• The problem:
Copy the lines below verbatim. Begin with the first and end with the line containing "United States, site archbold_FL-38.".

[Saved data entries]
######

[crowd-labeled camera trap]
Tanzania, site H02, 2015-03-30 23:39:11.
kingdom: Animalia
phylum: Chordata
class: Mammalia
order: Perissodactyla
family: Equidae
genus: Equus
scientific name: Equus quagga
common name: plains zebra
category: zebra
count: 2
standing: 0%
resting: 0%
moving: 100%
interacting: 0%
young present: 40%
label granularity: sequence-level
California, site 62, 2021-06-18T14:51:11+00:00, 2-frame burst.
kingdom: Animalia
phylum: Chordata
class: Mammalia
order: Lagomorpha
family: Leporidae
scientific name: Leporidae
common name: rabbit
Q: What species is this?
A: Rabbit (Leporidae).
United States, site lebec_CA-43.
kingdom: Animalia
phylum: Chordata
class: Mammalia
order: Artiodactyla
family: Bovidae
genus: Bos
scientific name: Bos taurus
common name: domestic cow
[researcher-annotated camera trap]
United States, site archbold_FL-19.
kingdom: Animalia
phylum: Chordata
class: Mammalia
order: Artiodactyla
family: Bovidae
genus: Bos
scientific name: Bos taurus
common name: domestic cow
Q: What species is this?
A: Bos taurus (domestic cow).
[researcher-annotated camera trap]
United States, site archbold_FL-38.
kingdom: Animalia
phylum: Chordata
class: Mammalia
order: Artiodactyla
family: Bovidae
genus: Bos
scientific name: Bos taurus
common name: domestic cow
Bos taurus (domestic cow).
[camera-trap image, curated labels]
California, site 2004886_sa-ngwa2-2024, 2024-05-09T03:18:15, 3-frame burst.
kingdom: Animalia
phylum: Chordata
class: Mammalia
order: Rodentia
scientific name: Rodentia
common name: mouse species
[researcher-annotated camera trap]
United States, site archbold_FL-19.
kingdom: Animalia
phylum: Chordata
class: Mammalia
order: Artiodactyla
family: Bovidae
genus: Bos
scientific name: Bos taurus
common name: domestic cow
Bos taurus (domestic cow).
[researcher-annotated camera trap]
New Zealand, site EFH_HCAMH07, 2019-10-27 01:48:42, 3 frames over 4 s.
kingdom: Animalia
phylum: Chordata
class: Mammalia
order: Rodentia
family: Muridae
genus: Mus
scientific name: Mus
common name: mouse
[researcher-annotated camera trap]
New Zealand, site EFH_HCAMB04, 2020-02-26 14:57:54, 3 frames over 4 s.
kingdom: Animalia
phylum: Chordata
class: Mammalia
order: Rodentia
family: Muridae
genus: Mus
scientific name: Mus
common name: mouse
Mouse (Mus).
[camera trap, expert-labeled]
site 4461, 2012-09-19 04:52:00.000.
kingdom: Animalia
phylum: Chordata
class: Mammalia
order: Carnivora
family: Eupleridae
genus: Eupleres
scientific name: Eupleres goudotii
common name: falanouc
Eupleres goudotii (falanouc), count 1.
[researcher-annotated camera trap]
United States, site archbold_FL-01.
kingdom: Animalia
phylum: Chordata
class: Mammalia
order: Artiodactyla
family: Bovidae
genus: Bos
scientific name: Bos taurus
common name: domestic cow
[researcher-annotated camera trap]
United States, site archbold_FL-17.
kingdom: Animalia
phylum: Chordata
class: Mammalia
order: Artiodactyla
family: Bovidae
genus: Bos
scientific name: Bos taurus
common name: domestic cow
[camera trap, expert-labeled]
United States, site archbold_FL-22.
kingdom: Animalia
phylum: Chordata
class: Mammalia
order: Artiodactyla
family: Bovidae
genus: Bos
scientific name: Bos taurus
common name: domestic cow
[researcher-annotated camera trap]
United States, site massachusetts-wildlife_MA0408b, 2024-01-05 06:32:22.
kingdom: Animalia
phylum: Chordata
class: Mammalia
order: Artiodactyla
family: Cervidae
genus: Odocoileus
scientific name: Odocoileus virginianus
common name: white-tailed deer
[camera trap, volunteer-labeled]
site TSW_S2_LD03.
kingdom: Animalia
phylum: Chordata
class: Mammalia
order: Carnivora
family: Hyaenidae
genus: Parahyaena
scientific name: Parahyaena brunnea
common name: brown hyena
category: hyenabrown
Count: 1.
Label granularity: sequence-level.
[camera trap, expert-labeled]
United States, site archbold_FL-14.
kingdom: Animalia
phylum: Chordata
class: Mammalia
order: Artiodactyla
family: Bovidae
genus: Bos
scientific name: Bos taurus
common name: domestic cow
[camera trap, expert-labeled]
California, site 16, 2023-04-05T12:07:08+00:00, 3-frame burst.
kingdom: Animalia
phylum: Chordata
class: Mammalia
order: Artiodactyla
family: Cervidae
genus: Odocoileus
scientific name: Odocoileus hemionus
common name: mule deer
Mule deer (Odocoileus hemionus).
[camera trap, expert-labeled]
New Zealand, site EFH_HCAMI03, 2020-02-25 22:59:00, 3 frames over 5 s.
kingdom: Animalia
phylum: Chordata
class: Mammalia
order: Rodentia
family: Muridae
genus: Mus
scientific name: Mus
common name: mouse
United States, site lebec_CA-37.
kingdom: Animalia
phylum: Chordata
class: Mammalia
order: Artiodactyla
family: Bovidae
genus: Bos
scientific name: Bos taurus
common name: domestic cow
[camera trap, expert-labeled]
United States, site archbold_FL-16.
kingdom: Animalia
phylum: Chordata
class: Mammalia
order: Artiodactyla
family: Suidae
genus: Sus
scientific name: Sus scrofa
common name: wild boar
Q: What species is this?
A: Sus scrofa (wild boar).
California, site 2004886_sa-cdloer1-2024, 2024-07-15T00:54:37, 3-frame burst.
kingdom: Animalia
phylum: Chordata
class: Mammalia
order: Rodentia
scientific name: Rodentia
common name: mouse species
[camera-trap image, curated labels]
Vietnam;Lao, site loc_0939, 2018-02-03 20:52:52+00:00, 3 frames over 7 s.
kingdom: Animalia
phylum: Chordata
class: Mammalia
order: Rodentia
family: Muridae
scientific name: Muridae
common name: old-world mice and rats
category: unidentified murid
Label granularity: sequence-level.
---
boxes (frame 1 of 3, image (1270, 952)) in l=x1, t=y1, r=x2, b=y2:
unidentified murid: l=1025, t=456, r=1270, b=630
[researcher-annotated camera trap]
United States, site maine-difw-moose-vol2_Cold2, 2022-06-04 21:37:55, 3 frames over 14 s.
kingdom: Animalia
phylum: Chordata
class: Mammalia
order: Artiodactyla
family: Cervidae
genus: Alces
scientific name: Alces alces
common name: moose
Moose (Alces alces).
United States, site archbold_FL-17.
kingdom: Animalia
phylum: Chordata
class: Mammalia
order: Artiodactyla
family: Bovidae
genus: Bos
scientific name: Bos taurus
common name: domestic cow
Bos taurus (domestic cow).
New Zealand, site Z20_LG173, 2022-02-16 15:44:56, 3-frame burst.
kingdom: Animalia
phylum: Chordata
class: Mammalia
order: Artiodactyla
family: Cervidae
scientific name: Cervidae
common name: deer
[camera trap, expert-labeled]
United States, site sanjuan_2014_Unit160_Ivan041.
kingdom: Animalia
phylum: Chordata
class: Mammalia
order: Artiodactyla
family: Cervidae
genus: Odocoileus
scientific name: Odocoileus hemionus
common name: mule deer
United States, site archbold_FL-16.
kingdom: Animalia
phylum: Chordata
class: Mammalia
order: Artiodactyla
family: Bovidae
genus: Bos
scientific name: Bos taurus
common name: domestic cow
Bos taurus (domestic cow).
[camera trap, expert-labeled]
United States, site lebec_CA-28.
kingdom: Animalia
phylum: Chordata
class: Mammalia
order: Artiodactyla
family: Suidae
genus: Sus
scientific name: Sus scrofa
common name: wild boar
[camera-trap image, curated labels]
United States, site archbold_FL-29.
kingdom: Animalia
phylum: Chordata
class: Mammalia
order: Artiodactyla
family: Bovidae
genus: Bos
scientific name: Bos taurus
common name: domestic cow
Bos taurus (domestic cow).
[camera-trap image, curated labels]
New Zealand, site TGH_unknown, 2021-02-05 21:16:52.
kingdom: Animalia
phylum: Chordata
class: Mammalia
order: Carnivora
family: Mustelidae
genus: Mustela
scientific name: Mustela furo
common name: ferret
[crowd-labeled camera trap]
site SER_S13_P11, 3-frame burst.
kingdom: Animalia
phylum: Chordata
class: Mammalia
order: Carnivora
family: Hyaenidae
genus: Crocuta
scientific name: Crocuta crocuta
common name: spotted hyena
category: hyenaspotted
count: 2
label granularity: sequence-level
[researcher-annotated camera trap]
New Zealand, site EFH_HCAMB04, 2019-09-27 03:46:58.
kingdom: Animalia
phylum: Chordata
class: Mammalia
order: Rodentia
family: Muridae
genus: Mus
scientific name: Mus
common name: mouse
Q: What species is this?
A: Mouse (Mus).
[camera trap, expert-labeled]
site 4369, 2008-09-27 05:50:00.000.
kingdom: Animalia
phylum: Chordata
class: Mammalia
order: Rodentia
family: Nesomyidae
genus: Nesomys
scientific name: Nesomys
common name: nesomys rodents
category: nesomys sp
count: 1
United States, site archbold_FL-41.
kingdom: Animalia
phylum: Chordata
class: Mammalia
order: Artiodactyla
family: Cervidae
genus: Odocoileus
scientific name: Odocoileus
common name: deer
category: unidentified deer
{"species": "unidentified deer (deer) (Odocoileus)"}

######

• Task answer:
[crowd-labeled camera trap]
Tanzania, site H02, 2015-03-30 23:39:11.
kingdom: Animalia
phylum: Chordata
class: Mammalia
order: Perissodactyla
family: Equidae
genus: Equus
scientific name: Equus quagga
common name: plains zebra
category: zebra
count: 2
standing: 0%
resting: 0%
moving: 100%
interacting: 0%
young present: 40%
label granularity: sequence-level
California, site 62, 2021-06-18T14:51:11+00:00, 2-frame burst.
kingdom: Animalia
phylum: Chordata
class: Mammalia
order: Lagomorpha
family: Leporidae
scientific name: Leporidae
common name: rabbit
Q: What species is this?
A: Rabbit (Leporidae).
United States, site lebec_CA-43.
kingdom: Animalia
phylum: Chordata
class: Mammalia
order: Artiodactyla
family: Bovidae
genus: Bos
scientific name: Bos taurus
common name: domestic cow
[researcher-annotated camera trap]
United States, site archbold_FL-19.
kingdom: Animalia
phylum: Chordata
class: Mammalia
order: Artiodactyla
family: Bovidae
genus: Bos
scientific name: Bos taurus
common name: domestic cow
Q: What species is this?
A: Bos taurus (domestic cow).
[researcher-annotated camera trap]
United States, site archbold_FL-38.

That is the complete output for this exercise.